Faya Dayi’s unorthodox approach to documentary eschews most narrative in favor of a collection of feelings expressed visually. Its mimetic relationship to the experience of khat–chewing results in a camera under the influence, immersed in a stretched sense of time and a heightened awareness of space and texture: dappled light, swirling smoke, and the grain of fabrics mesh into a serene visual language. More striking is the film’s sound design, composing a rich orchestra of ambient noise out of the so-called silence of nature; when a chorus of khat farmers joins the rustling leaves, singing birds, croaking frogs, and clicking insects, there’s an unmistakable feeling of joyous communion. Though born of an escapist intention — ”everyone chews to get away,” one man laments — the camera’s absorption into a highly sensory world offers the viewer an experience of the granular, creating tactile interest in the threshold between nature and humankind. To retreat and to immerse: this is, after all, what the movies are for.

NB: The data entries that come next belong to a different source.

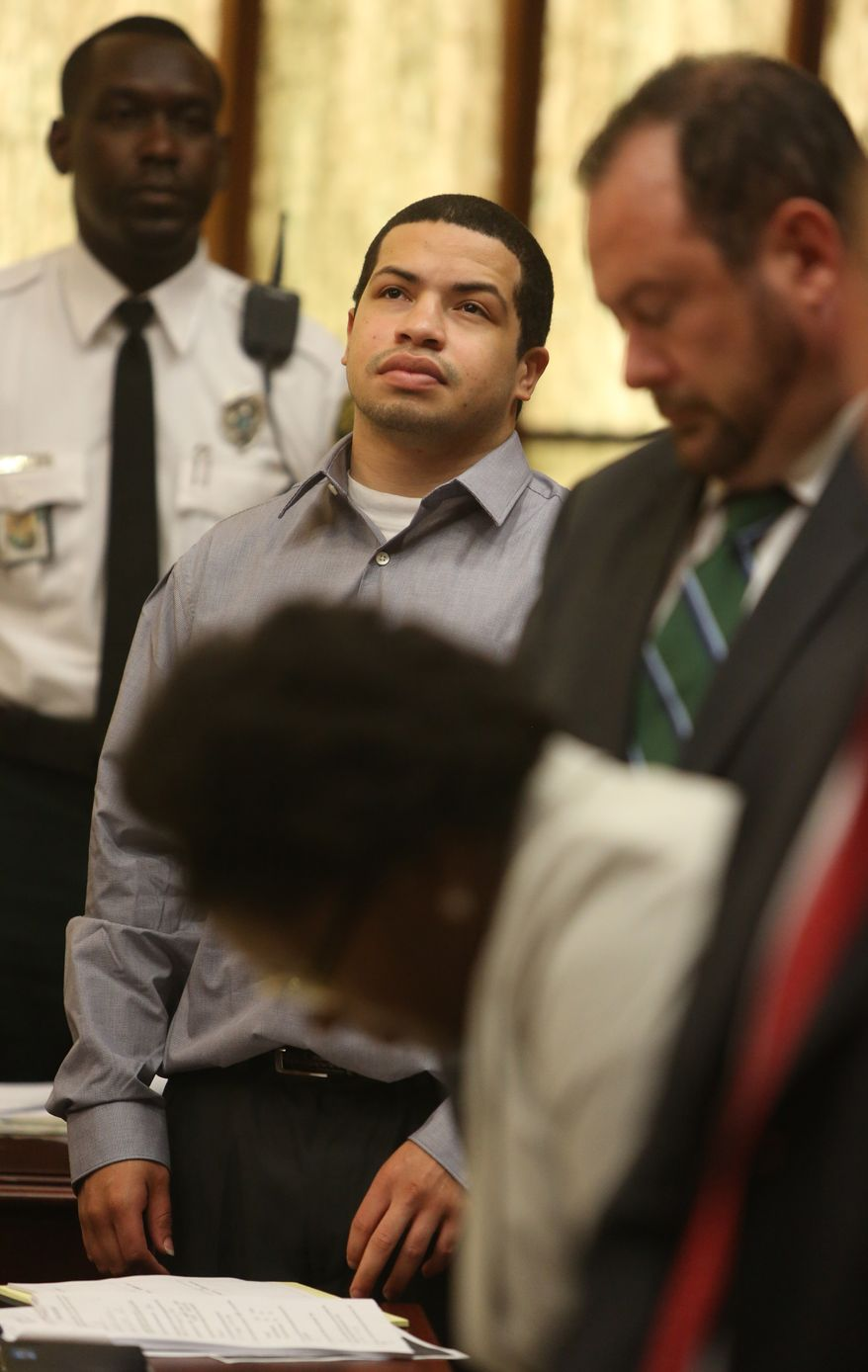 Eric Rivera Jr., center,  stands in court Tuesday, Oct. 15, 2013, in Miami. Rivera is accused  in the 2007 slaying of Washington Redskins star safety Sean Taylor during what police say was a botched burglary attempt. ((AP Photo/The Miami Herald, Walter Michot,pool)
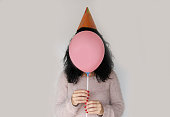 Brunette woman with balloon as face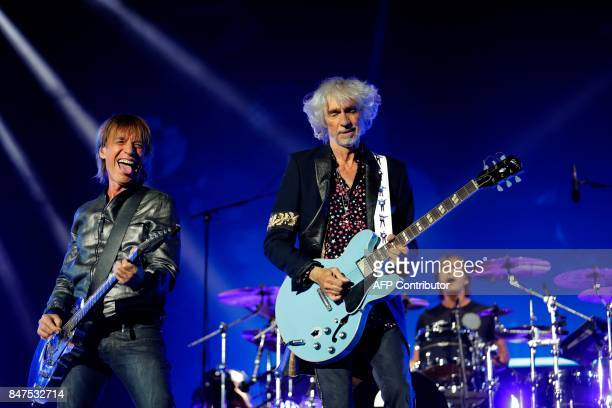 JeanLouis Aubert and Louis Bertignac from French band Les Insus perform on the stage at the Stade de France on September 15 2017 in SaintDenis near...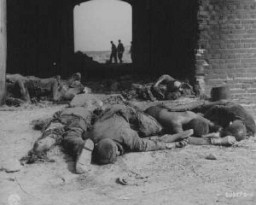 "<p>Burned bodies of former prisoners of Rottleberode, a subcamp of <a href=""/narrative/4909/en"">Dora-Mittelbau</a>, lie near the entrance to a barn that had been set on fire by SS troops while the prisoners were on a <a href=""/narrative/2931/en"">death march</a>. Gardelegen, Germany, April 18, 1945.</p>"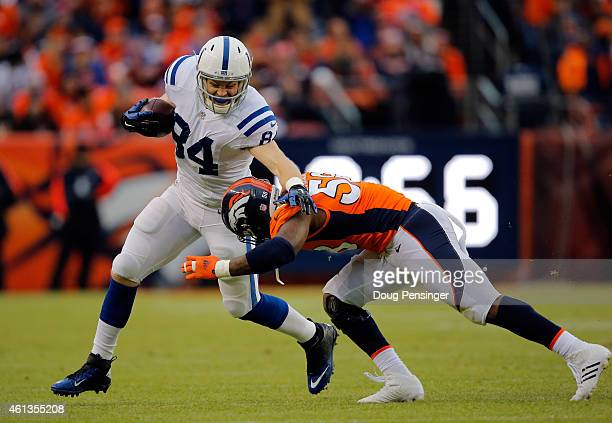 Jack Doyle of the Indianapolis Colts carries the ball as Von Miller of the Denver Broncos tries to make the tackle during a 2015 AFC Divisional...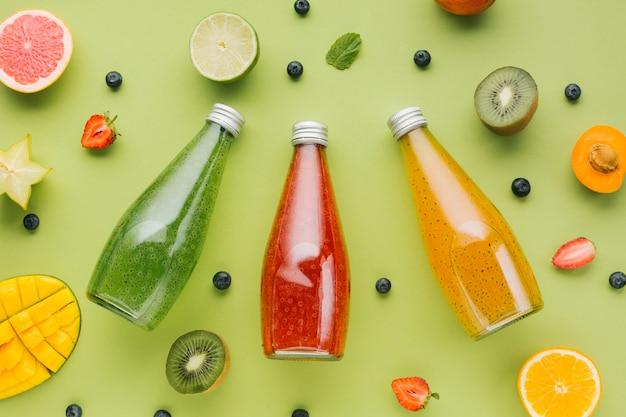 Vista superior frutas e sucos coloridos Foto gratuita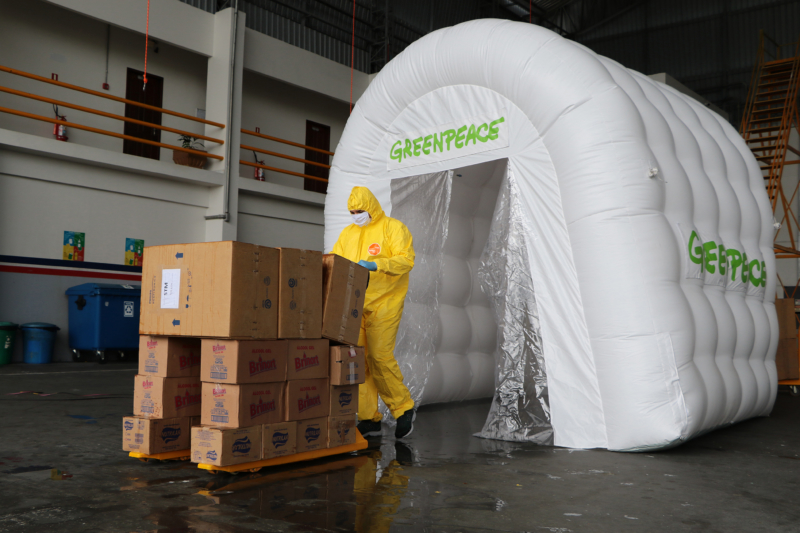 Am Flughafen in Manaus desinfizierten Greenpeace-Aktive Hygiene- und Hilfsmittel vor der Auslieferung (unten) in einer Ozonschleuse der Organisation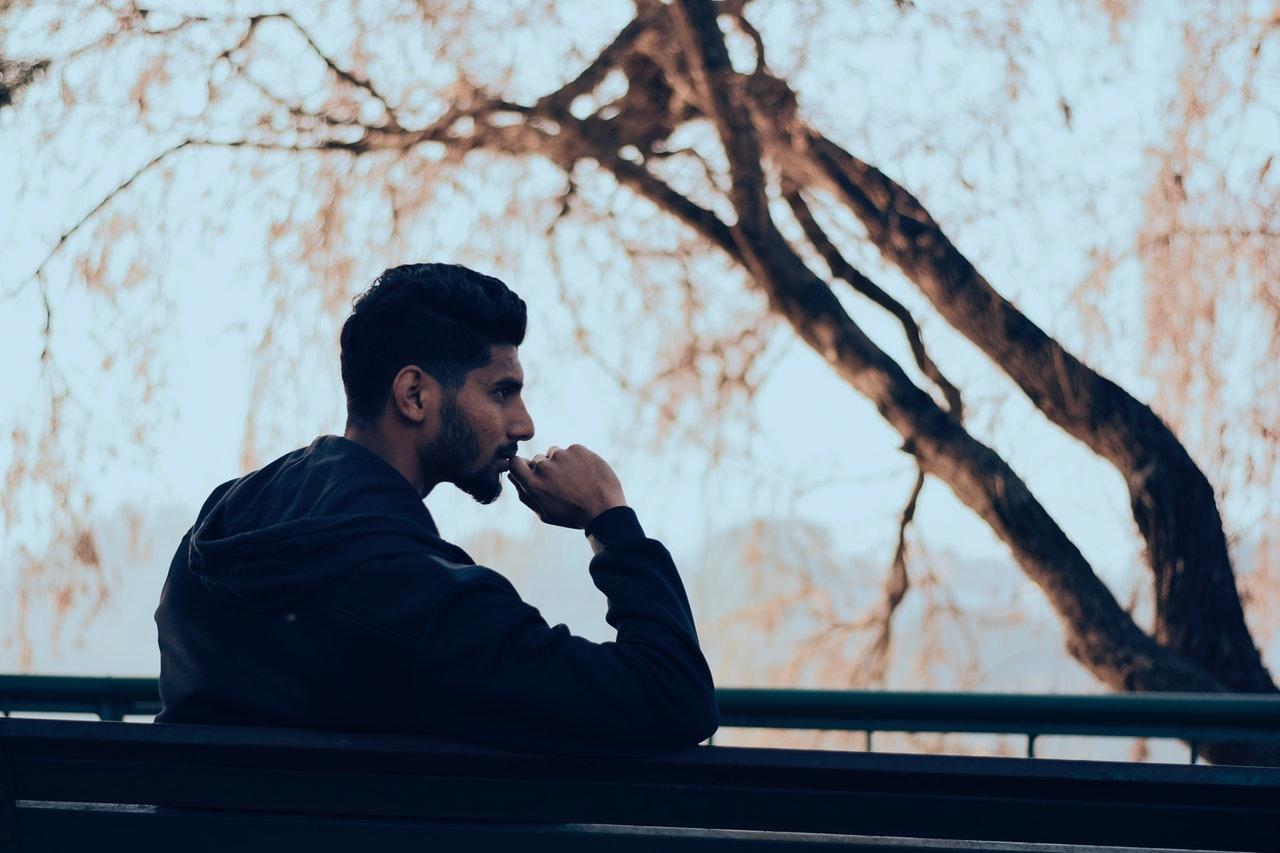 Homme assis sur un banc qui réfléchit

Beshir’s approach to a haptic semi-dream state provides, however, far more than a bodily experience. By establishing a foundation of non-narrative and sensory documentary, she is able to tap into the spiritual elements that structure community life within and beyond the material day-to-day. In other words, by replicating khat-chewing’s intoxicating effects on screen, Beshir asserts to her viewer that they have departed from the realm of the purely rational to access a new, higher (pun intended) form of consciousness. This world takes a form similar to memory: myths are recited over images of running water and craftswomen’s working hands; disembodied voices read letters to one another, professing love and longing, addressing each other by name in the curious absence of image; ambient Pater Noster William Basinski’s lush, resonant score pours a warm tone over the whole thing. There is an assertive slowness here, one that, despite its occasionally oppressive weight (the film could, frankly, lose about 30 minutes), captures the viewer in the film’s mist like a steeping tea bag.
The logic of these sequences leans more commemorative than dreamlike, presenting nothing irreal per se. But through its transcendent visual and sonic language, Faya Dayi whispers a declaration: this is not a film about khat at all, but about the spiritual core that connects the people who have made it a part of their lives. The drifting light, the smoke, the rustling leaves, and the discorporate narration all merge into some kind of unifying concept in the representation of a community writ large. The effect is one of a spiritual stock-pot, the individual memories and feelings of each man, woman, and child diffusing together into a sacred whole much greater than the sum of its parts, the khat plant serving only as a vehicle to access this higher resonance. This is beautiful and revelatory documentary filmmaking: Beshir crafts a portrait of the Oromo khat planters and the touchstones of their material and spiritual lives whose intimacy feels like a true blessing. With this triumphant debut feature, Beshir positions herself as the tapper of a great, communal tree: when the cuts are made and the spile driven, Faya Dayi, with all its splendid effluvium, is the sap that flows out.